Eve Air Mobility is a Brazilian subsidiary of Embraer which produces electric vertical take-off and landing (eVTOL) aircraft and urban air mobility infrastructure. The company was founded on 15 October 2020. EVE is a brand that was idealized by the innovation division of Embraer called EmbraerX.

Embraer objective with this new company is to accelerate the creation of solutions to make the Urban Air Mobility (UAM) market a reality. The main project of the company is the eVTOL EVE, that concept was presented to the public on 8 May 2018, before the creation of the company.

The first simulator flight of EVE was conducted by Embraer in the city of Rio de Janeiro in September 2021, with the purpose to test the future route for eVTOLs. In the first months of 2022, the company will be listed on NYSE priced at US$2.9 billion under the code EVEX in partnership with the American fund Zanite Acquisition Corp.
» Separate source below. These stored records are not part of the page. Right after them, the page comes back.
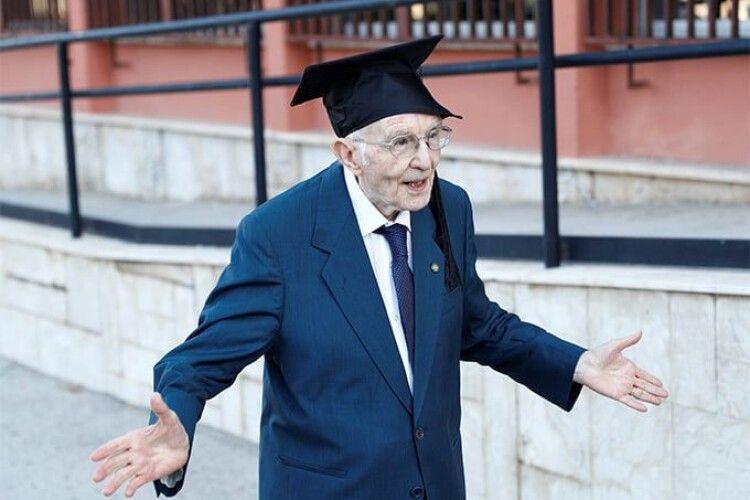Ніколи не пізно: 96-річний ветеран отримав ступінь бакалавра і став найстарішим випускником університету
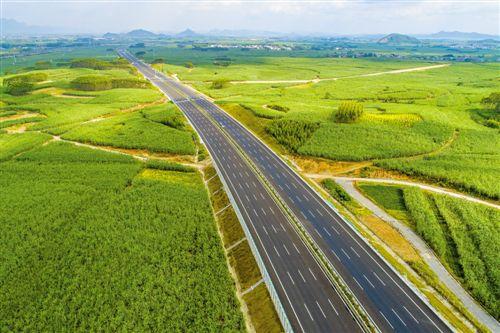 @柳州人!柳南区广西第一条双向八车道高速路有望年底通车!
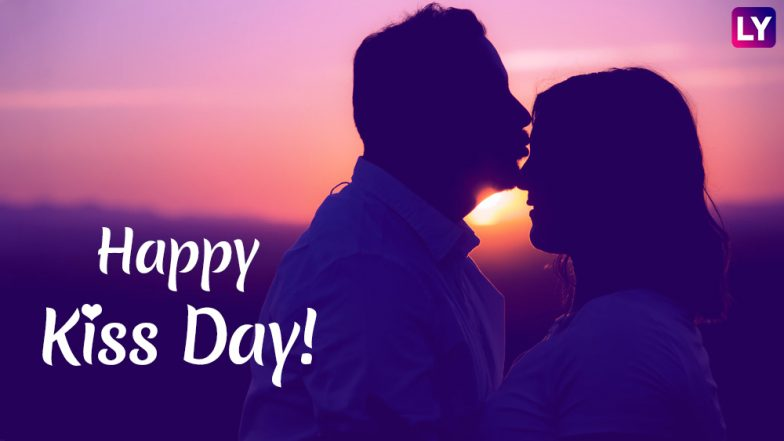 Happy Kiss Day 2019 Wishes & Romantic Messages: SMS, WhatsApp Stickers, Sensual GIF Images and Greetings to Send This Valentine Week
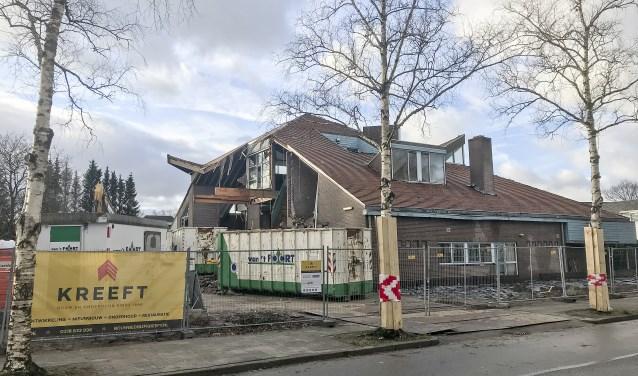 De sloop van het voormalig dagbestedingsgebouw De Luwte is inmiddels in volle gang. (foto: Johan Mulder)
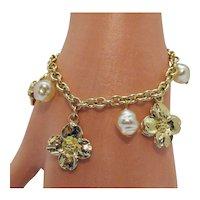 Vintage Mobe Faux Pearl Flower Charm Bracelet Free Shipping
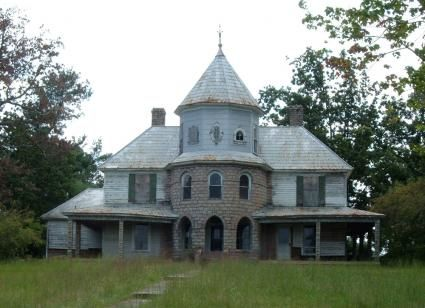 Abandoned house in Glen Alpine, North Carolina.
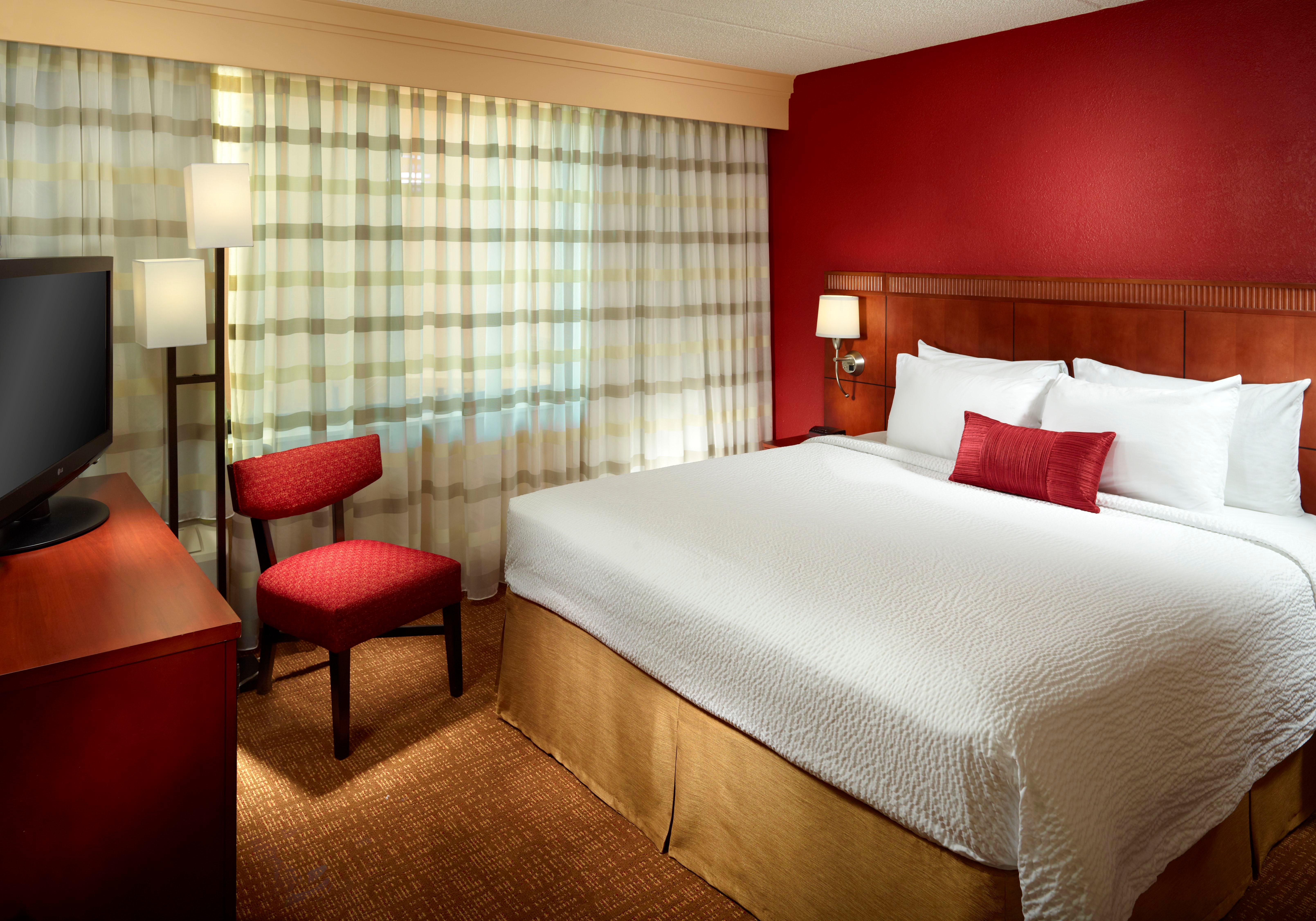 Courtyard by Marriott Columbus image 10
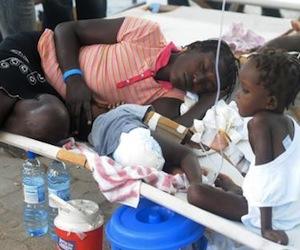 El cólera se sigue expandiendo por Haití, la cólera de sus habitantes también
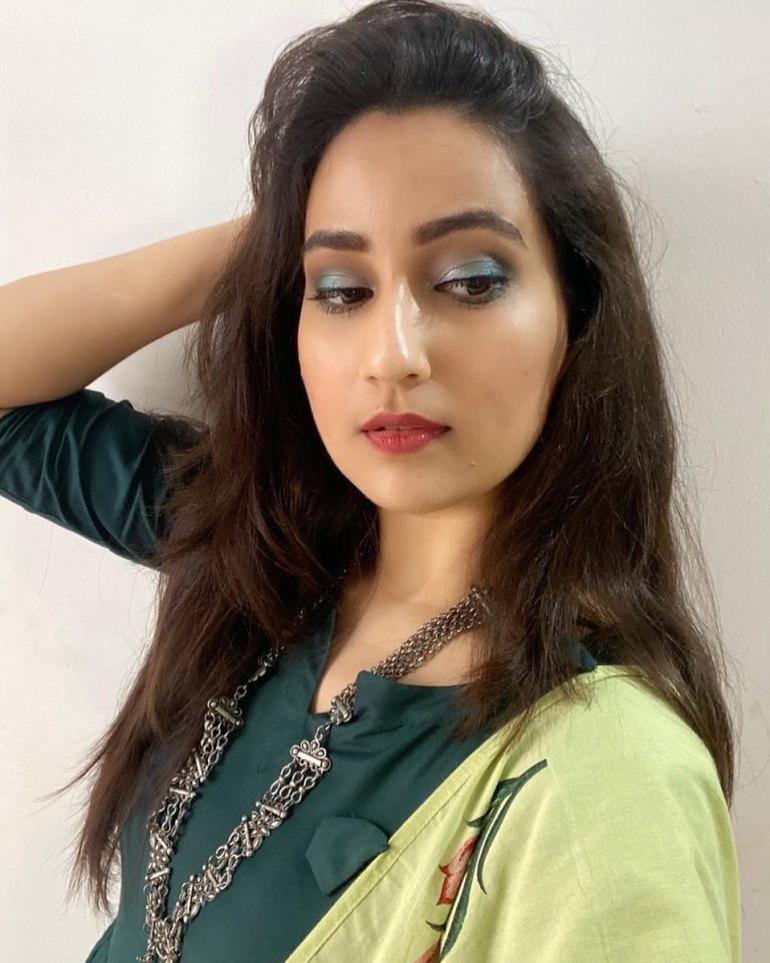 Manjusha Rampalli (Anchor Manjusha) Wiki, Age, Biography, Movies, and Stunning Photos 117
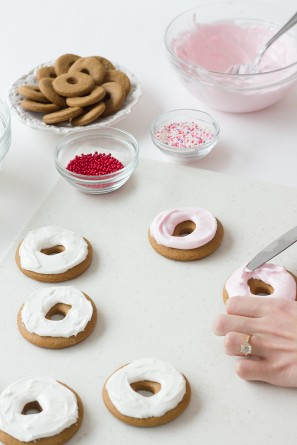 Gingerbread Donut Cookies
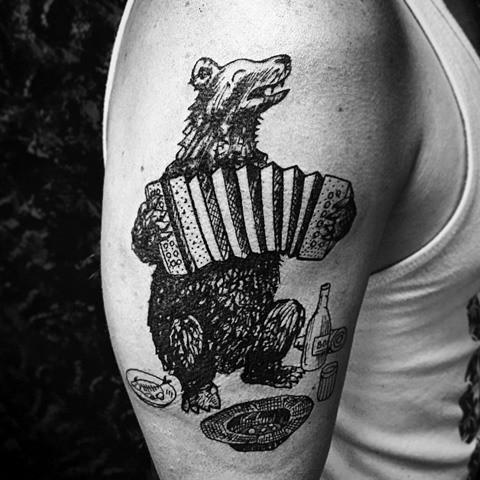 Tatuaje en negro por Fraktal
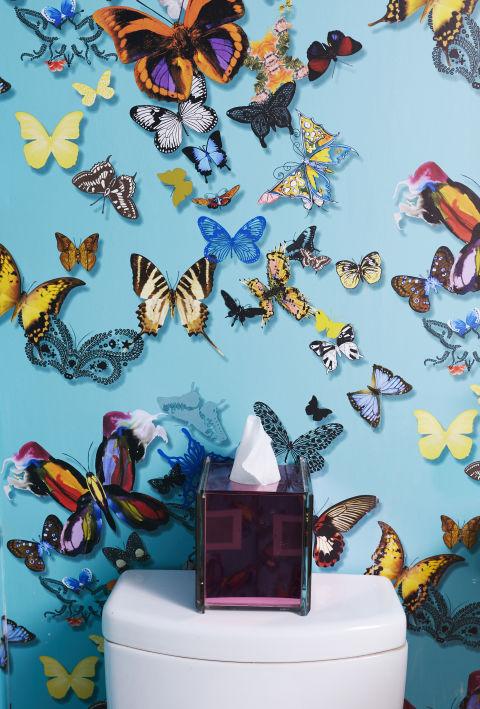 Пеперуди и интериорни бои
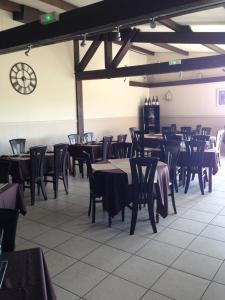 Restaurant ou autre lieu de restauration dans l'établissement Le Relais des Bergers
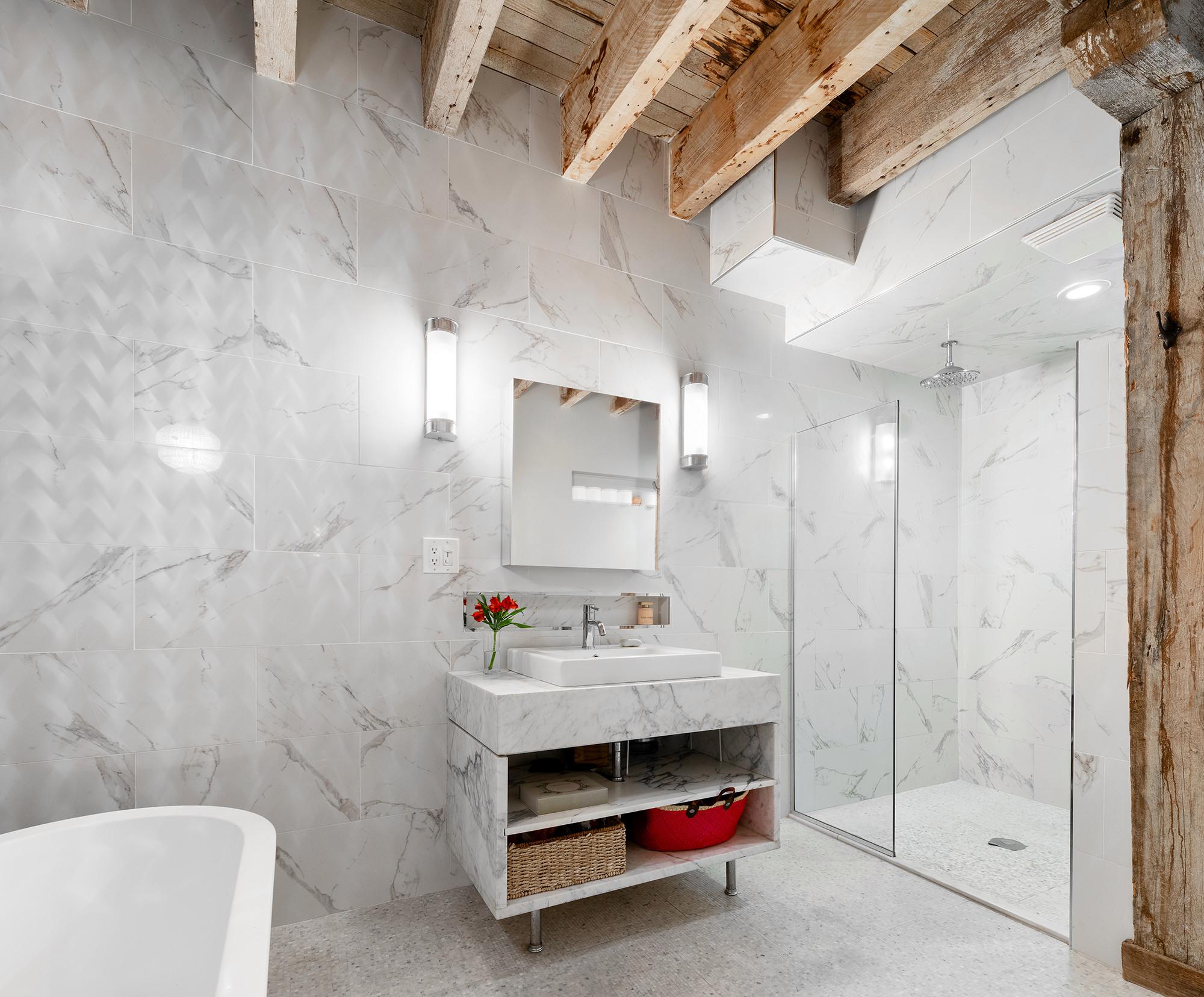 Biggie Smalls' Apartment Bathroom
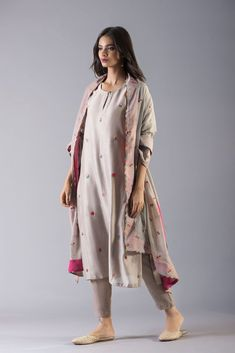 good earth stylish sustainable luxury retail goodearth in 356839970472829338 Indian Attire, Indian Wear, Indian Outfits, Pakistani Dresses Casual, Pakistani Dress Design, Casual Dresses, Fashion Dresses, Kurta Designs Women, Salwar Designs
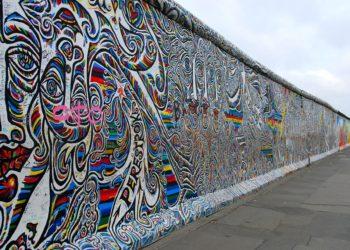 """Caduta del Muro, MaratoniAmo Cassibile"""", passeggiata per l'ambiente e per la pace"""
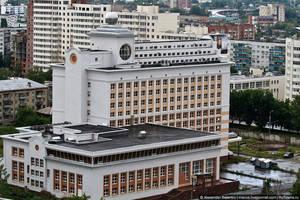 Один местный банкир построил огромную гостиницу, но почему-то никак не может ее сдать в эксплуатацию.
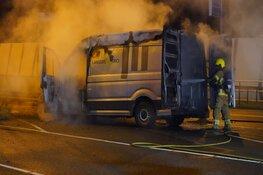 Bedrijfswagen door brand verwoest op Nieuwe Schermerweg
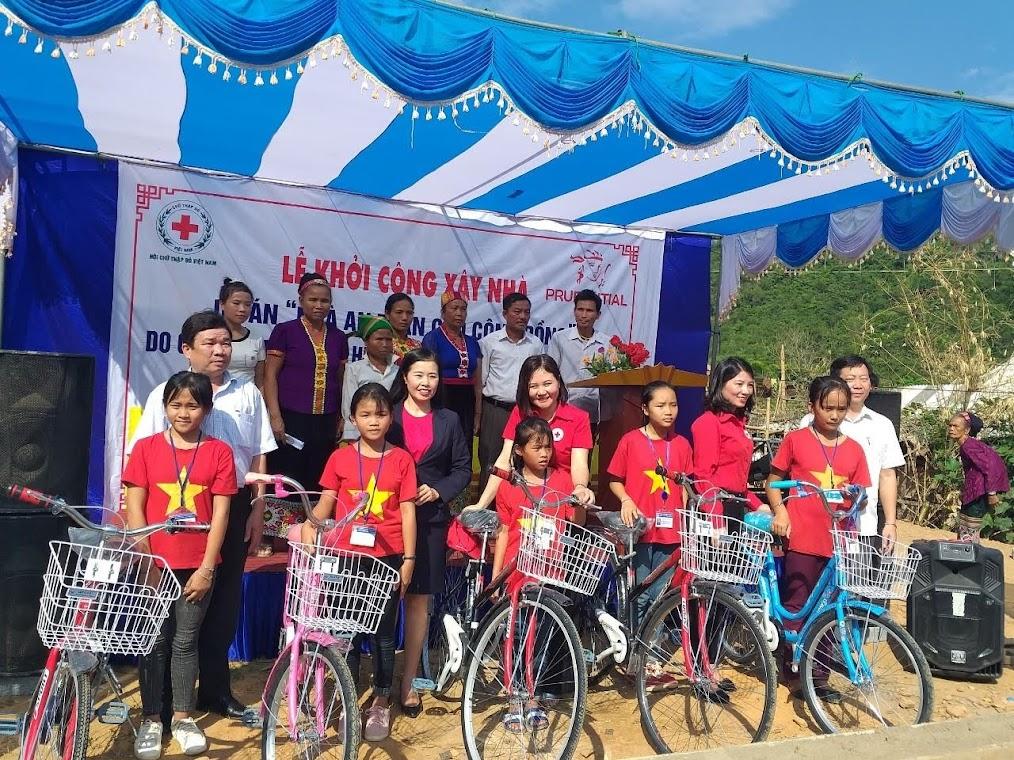 Tại chương trình, Hội Chữ thập đỏ tỉnh Nghệ An và Hội Chữ thập đỏ huyện Tương Dương cũng trao 5 chiếc xe đạp, 6 suất quà cho các gia đình nghèo, học sinh có hoàn cảnh đặc biệt khó khăn trên địa bàn; với tổng kinh phí 14 triệu đồng.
On 12 December 2021, Embraer and BAE Systems announced plans to embark on a joint study to explore the development of Eve's vehicle for the defence and security market. As of January 2022, Embraer signed contracts with seventeen companies for 1,735 orders of  eVTOLs, valued at US$5 billion, already aiming the global market leadership.

On 10 February 2022, Embraer requested to National Civil Aviation Agency of Brazil (ANAC) the certification for the eVTOL EVE.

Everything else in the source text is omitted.